### ФРАГМЕНТ ДОКУМЕНТА

О Варшавском договоре и первосортных и второсортных европейцах

В мае 1955 года был подписан Варшавский договор, который казался ненужной обузой даже в СССР.

Когда-то Алексис де Токвиль предрекал, что двум новым гигантам — России и Америке предстоит сделаться владыками мира, но нобелевскому лауреату Чеславу Милошу пришлось увидеть американское торжество.

«В этом столетии «зверь, выходящий из моря», поверг всех своих противников и соперников. Самым серьезным противником была советская Россия, ибо в столкновении с ней речь шла не только о военной силе, но и о модели человека», – писал Милош в «Азбуке» (2001).

Хорошо, что это видят хотя бы поэты: борьба народов — прежде всего состязание грез, состязание воодушевляющих сказок. «Попытка создать «нового человека» на основе утопических принципов была поистине титанической, и те, кто ex post недооценивают ее, видимо, не понимают, какова была ставка в этой игре.

Победил «старый человек», и теперь при помощи СМИ он навязывает свой образ жизни всей планете.

Оглядываясь назад, следует усматривать причины советского поражения в сфере культуры. Расходуя астрономические суммы на пропаганду, Россия так и не сумела никого убедить в превосходстве своей модели — даже в покоренных странах Европы, которые воспринимали эти попытки издевательски, видя в них неуклюжий маскарад варваров».

######

_НАБОР ЗАДАНИЙ_.
#1 Проверьте по фрагменту о Варшавском договоре, верны ли утверждения: (a) Варшавский договор подписали в мае 1955 года; (b) Токвиль предрекал мировое господство одной России; (c) покоренные страны Европы встречали советскую пропаганду с воодушевлением. На каждое ответьте «да» или «нет» и приведите решающие слова текста дословно.
#2 Перепишите участок фрагмента о Варшавском договоре от «Хорошо, что это» до «жизни всей планете.», подставив «философы» на место «поэты».
#3 Продолжите текст о Варшавском договоре и европейцах, начав сразу после его последнего предложения.

### ХРАНИМЫЕ МАТЕРИАЛЫ

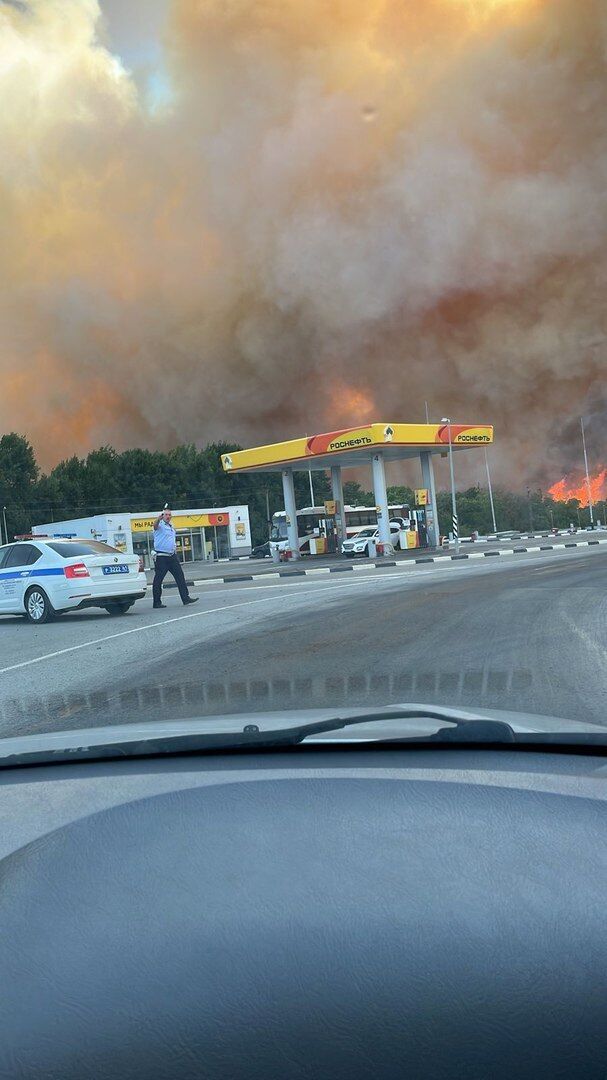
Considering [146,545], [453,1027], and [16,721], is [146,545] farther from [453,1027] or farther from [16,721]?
[453,1027]

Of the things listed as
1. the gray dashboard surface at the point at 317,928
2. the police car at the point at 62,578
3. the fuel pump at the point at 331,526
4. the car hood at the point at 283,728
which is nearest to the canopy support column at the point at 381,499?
the fuel pump at the point at 331,526

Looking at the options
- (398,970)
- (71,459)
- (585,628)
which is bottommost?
(585,628)

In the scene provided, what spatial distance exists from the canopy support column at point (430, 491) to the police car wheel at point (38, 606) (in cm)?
3296

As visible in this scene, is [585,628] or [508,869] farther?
[585,628]

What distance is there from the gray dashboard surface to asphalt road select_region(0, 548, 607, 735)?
13.3 feet

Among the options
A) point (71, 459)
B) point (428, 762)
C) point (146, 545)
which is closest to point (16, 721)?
point (428, 762)

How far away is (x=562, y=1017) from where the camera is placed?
150 centimetres

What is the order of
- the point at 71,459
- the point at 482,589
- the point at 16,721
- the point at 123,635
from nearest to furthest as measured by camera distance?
1. the point at 16,721
2. the point at 123,635
3. the point at 482,589
4. the point at 71,459

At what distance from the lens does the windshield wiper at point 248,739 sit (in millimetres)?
2334

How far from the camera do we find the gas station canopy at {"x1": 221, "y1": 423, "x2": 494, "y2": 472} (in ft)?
135

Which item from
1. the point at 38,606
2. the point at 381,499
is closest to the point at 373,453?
the point at 381,499

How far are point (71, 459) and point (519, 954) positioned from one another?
83789 mm

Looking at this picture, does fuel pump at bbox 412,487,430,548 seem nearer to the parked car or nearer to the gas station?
the gas station

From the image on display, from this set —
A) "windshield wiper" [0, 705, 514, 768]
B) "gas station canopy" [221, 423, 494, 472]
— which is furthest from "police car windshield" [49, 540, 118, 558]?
"gas station canopy" [221, 423, 494, 472]
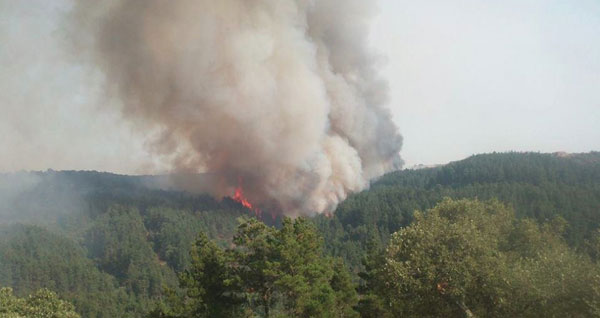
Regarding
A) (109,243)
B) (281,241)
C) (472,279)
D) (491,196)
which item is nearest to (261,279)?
(281,241)

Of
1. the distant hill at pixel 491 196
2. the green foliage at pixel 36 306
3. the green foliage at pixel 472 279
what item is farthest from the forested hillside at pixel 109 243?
the green foliage at pixel 472 279

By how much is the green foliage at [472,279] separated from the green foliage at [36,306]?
18.8 m

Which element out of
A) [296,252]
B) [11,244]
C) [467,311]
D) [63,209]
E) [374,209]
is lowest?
[467,311]

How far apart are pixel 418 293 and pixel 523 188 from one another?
11718 cm

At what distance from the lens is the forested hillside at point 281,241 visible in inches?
969

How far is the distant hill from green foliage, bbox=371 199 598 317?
61.8 metres

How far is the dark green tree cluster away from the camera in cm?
2505

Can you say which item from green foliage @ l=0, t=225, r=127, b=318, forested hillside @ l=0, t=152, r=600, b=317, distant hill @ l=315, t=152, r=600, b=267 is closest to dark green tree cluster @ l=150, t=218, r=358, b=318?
forested hillside @ l=0, t=152, r=600, b=317

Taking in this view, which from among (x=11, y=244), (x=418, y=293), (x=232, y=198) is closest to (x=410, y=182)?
(x=232, y=198)

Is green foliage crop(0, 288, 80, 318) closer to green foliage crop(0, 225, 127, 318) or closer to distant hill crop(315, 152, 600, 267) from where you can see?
green foliage crop(0, 225, 127, 318)

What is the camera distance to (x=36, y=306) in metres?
24.7

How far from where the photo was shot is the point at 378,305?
31.1 m

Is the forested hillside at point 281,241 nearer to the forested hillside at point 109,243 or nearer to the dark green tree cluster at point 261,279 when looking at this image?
the dark green tree cluster at point 261,279

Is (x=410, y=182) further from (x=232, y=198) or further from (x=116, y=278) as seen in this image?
(x=116, y=278)
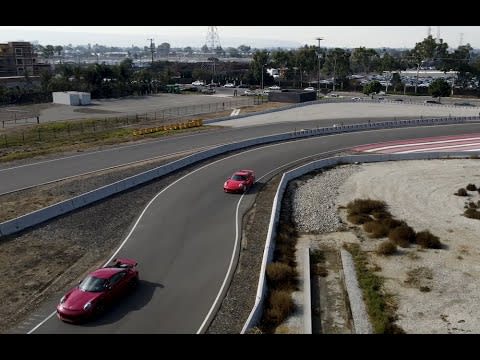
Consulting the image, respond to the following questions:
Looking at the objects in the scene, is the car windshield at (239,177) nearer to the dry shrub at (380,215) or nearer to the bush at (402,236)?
the dry shrub at (380,215)

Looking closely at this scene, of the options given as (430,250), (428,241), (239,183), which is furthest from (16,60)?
(430,250)

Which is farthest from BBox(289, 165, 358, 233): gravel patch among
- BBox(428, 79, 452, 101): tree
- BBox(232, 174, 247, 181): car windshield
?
BBox(428, 79, 452, 101): tree

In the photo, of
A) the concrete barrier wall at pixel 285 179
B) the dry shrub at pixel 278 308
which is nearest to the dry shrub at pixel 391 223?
the concrete barrier wall at pixel 285 179

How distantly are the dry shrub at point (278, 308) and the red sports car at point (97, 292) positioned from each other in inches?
215

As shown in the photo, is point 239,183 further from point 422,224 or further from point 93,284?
point 93,284

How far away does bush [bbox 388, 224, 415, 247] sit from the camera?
24.7 m

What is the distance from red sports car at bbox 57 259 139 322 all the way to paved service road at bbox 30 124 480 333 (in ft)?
1.25

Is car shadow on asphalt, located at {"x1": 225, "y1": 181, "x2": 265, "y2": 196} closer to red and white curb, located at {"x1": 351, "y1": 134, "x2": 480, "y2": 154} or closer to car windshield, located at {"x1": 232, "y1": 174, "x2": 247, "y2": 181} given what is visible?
car windshield, located at {"x1": 232, "y1": 174, "x2": 247, "y2": 181}

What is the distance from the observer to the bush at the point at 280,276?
1914 cm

######

_ОТВЕТЫ_.
#1
(a) Да: «В мае 1955 года был подписан Варшавский договор».
(b) Нет: «двум новым гигантам — России и Америке предстоит сделаться владыками мира».
(c) Нет: «воспринимали эти попытки издевательски».

#2
Хорошо, что это видят хотя бы философы: борьба народов — прежде всего состязание грез, состязание воодушевляющих сказок. «Попытка создать «нового человека» на основе утопических принципов была поистине титанической, и те, кто ex post недооценивают ее, видимо, не понимают, какова была ставка в этой игре.

Победил «старый человек», и теперь при помощи СМИ он навязывает свой образ жизни всей планете.

#3
Социальное, как всегда, уступило экзистенциальному — национальному и цивилизационному, ибо цивилизация тоже порождается уверенностью какой-то группы народов в совместной избранности, а в позднем Советском Союзе даже его лидеры уже не верили в собственную сказку и пытались состязаться в заведомо проигрышных критериях противника, в уровне и разнообразии потребления, опираясь уже не на интернациональный (имперский), но национальный принцип, требуя невозможного признания верховенства Старшего Брата.

Америка при этом, несмотря на свою пресловутую «бездуховность», умудрилась сделаться еще и культурной столицей мира. «Уже не Париж, а Нью-Йорк становится мировой столицей живописи. В Америке у поэзии, сведенной в Западной Европе к чему-то вроде нумизматики, появились слушатели в университетских кампусах, кафедры, институты и премии. Я сознаю, что если бы остался во Франции, то не получил бы в 1978 году Нейштадтской, а затем и Нобелевской премии».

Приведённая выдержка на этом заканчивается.